The two shared a thin-lipped smile. But the story only made me feel sick to my stomach.
How close we had come, as a people, years before. To annihilation. To death. To darkness.
Were we really enough to push back the darkness? We here, in the Valley, even with
the reinforcements that Barrett mentioned might come to our aid?

“Do you know how many?” I asked, pausing to clear my throat when it came out warbled.
“How many soldiers does Pacifica have?”

Barrett turned to look at me. “Two thousand, perhaps,” he grunted. “Half again as
many as we might raise. But they are unfamiliar with the terrain of your valley,
which will give you an advantage. It is here, now,” he said, resting his index finger
on our home, nestled between mountain ranges, “that we must stand. If they take us
here, if they succeed in conquering us now, the fight will likely end with us.”

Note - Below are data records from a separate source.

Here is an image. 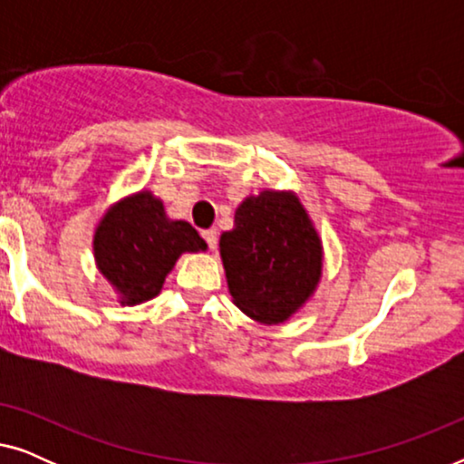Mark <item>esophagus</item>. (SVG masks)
Instances as JSON below:
<instances>
[{"instance_id":"34e87169","label":"esophagus","mask_w":464,"mask_h":464,"mask_svg":"<svg viewBox=\"0 0 464 464\" xmlns=\"http://www.w3.org/2000/svg\"><path fill=\"white\" fill-rule=\"evenodd\" d=\"M202 238H205L208 249H211V251L218 249V230H213V227H211V230H205V232H202Z\"/></svg>"}]
</instances>
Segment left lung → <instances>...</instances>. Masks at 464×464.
Masks as SVG:
<instances>
[{"label":"left lung","instance_id":"1","mask_svg":"<svg viewBox=\"0 0 464 464\" xmlns=\"http://www.w3.org/2000/svg\"><path fill=\"white\" fill-rule=\"evenodd\" d=\"M219 251L234 304L259 323L287 321L321 278V240L291 194L249 196Z\"/></svg>","mask_w":464,"mask_h":464}]
</instances>
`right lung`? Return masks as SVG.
<instances>
[{"label": "right lung", "instance_id": "right-lung-1", "mask_svg": "<svg viewBox=\"0 0 464 464\" xmlns=\"http://www.w3.org/2000/svg\"><path fill=\"white\" fill-rule=\"evenodd\" d=\"M205 249L200 234L188 221L169 219L162 202L150 192L113 207L94 234L99 270L122 294L124 304L151 300L183 251Z\"/></svg>", "mask_w": 464, "mask_h": 464}]
</instances>
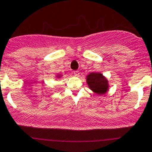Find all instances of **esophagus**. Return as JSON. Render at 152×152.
Returning <instances> with one entry per match:
<instances>
[{"label": "esophagus", "mask_w": 152, "mask_h": 152, "mask_svg": "<svg viewBox=\"0 0 152 152\" xmlns=\"http://www.w3.org/2000/svg\"><path fill=\"white\" fill-rule=\"evenodd\" d=\"M79 73H79V71H73V74H74L75 76H79Z\"/></svg>", "instance_id": "obj_1"}]
</instances>
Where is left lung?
Instances as JSON below:
<instances>
[{"label":"left lung","mask_w":152,"mask_h":152,"mask_svg":"<svg viewBox=\"0 0 152 152\" xmlns=\"http://www.w3.org/2000/svg\"><path fill=\"white\" fill-rule=\"evenodd\" d=\"M87 81L89 88L98 95H103L108 90V81L101 73H89L87 76Z\"/></svg>","instance_id":"obj_1"}]
</instances>
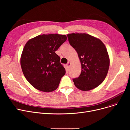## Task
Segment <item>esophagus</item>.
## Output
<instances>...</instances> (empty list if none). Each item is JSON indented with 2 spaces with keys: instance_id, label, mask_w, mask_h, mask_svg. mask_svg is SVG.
<instances>
[{
  "instance_id": "1",
  "label": "esophagus",
  "mask_w": 130,
  "mask_h": 130,
  "mask_svg": "<svg viewBox=\"0 0 130 130\" xmlns=\"http://www.w3.org/2000/svg\"><path fill=\"white\" fill-rule=\"evenodd\" d=\"M66 65H67V66L68 67L70 68V66H71V63H70V62H69V63H67V64Z\"/></svg>"
}]
</instances>
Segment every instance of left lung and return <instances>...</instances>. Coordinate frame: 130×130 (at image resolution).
<instances>
[{"mask_svg": "<svg viewBox=\"0 0 130 130\" xmlns=\"http://www.w3.org/2000/svg\"><path fill=\"white\" fill-rule=\"evenodd\" d=\"M67 36L70 44L77 53L82 66L79 77L73 79L74 85L83 91L98 87L105 78L110 66L104 44L99 39L85 33Z\"/></svg>", "mask_w": 130, "mask_h": 130, "instance_id": "obj_1", "label": "left lung"}]
</instances>
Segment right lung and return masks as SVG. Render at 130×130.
Instances as JSON below:
<instances>
[{
    "mask_svg": "<svg viewBox=\"0 0 130 130\" xmlns=\"http://www.w3.org/2000/svg\"><path fill=\"white\" fill-rule=\"evenodd\" d=\"M66 39V35L43 34L25 45L20 59L22 69L26 79L36 89L50 92L58 87L66 71L55 51Z\"/></svg>",
    "mask_w": 130,
    "mask_h": 130,
    "instance_id": "right-lung-1",
    "label": "right lung"
}]
</instances>
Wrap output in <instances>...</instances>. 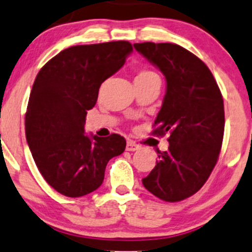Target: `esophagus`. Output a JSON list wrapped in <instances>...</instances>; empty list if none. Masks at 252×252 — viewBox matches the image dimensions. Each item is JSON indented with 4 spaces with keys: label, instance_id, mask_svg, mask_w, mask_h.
I'll list each match as a JSON object with an SVG mask.
<instances>
[{
    "label": "esophagus",
    "instance_id": "34e87169",
    "mask_svg": "<svg viewBox=\"0 0 252 252\" xmlns=\"http://www.w3.org/2000/svg\"><path fill=\"white\" fill-rule=\"evenodd\" d=\"M139 148H140V146L137 145L136 142H134V141L129 140L128 142H126V151L134 152V151H137V149H139Z\"/></svg>",
    "mask_w": 252,
    "mask_h": 252
}]
</instances>
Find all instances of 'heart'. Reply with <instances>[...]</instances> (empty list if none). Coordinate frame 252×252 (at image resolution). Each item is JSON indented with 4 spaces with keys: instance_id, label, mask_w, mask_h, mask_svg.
Instances as JSON below:
<instances>
[{
    "instance_id": "1",
    "label": "heart",
    "mask_w": 252,
    "mask_h": 252,
    "mask_svg": "<svg viewBox=\"0 0 252 252\" xmlns=\"http://www.w3.org/2000/svg\"><path fill=\"white\" fill-rule=\"evenodd\" d=\"M154 76H158L154 71L149 70V69H140V70L137 71L135 80H145V79H149V77H154Z\"/></svg>"
}]
</instances>
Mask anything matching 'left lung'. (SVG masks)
I'll list each match as a JSON object with an SVG mask.
<instances>
[{
	"mask_svg": "<svg viewBox=\"0 0 252 252\" xmlns=\"http://www.w3.org/2000/svg\"><path fill=\"white\" fill-rule=\"evenodd\" d=\"M134 48L165 75L167 86L152 134H168V149L142 179L149 192L178 202L197 192L217 165L225 129L223 99L209 68L171 43H136Z\"/></svg>",
	"mask_w": 252,
	"mask_h": 252,
	"instance_id": "obj_1",
	"label": "left lung"
}]
</instances>
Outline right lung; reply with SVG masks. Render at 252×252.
Listing matches in <instances>:
<instances>
[{
	"label": "right lung",
	"instance_id": "obj_1",
	"mask_svg": "<svg viewBox=\"0 0 252 252\" xmlns=\"http://www.w3.org/2000/svg\"><path fill=\"white\" fill-rule=\"evenodd\" d=\"M131 51L126 40L70 46L35 77L25 115L27 143L41 176L62 195L81 197L98 189L109 160L126 149L121 135L90 137L84 128L100 85Z\"/></svg>",
	"mask_w": 252,
	"mask_h": 252
}]
</instances>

“So you propose that you will press along our eastern border, summoning those who
might come to our aid,” Kapriel said. “And we shall press west, as the Maker calls,
seeking to establish increased defenses between us and Pacifica.”

Barrett's bushy brows knit together. He obviously thought Kapriel was joking. “You
think the Maker is calling you
west
? You really think you can turn Zanzibar or Georgii
Post into friends of the Maker? Why not continue to await people to come to you here?
I can tell you that word already spreads, everywhere I go.” He paused to look over
us. “You bring the people hope, just by living. Why not remain here, where you can
be relatively safe?”

Kapriel gave him a tiny smile. “Because our Maker hasn't called us to live a safe
life. He's called us to live a life of trust. If he sends us, there is a reason.”

“And it will have far more impact than if we remain sheltered here,” Niero said,
eyeing Killian and Tressa.

“Sometimes it makes no sense to us,” Vidar said, “but we understand in time.”

Barrett's eyes swept over the lot of us again. “You are young, barely of age. Are
you certain that this is the right time to taunt Pacifica? Why not allow a few more
seasons to pass? Allow the people to hear word of you and gather to our cause?” “Because
it is
now
that he has called us,” Kapriel said.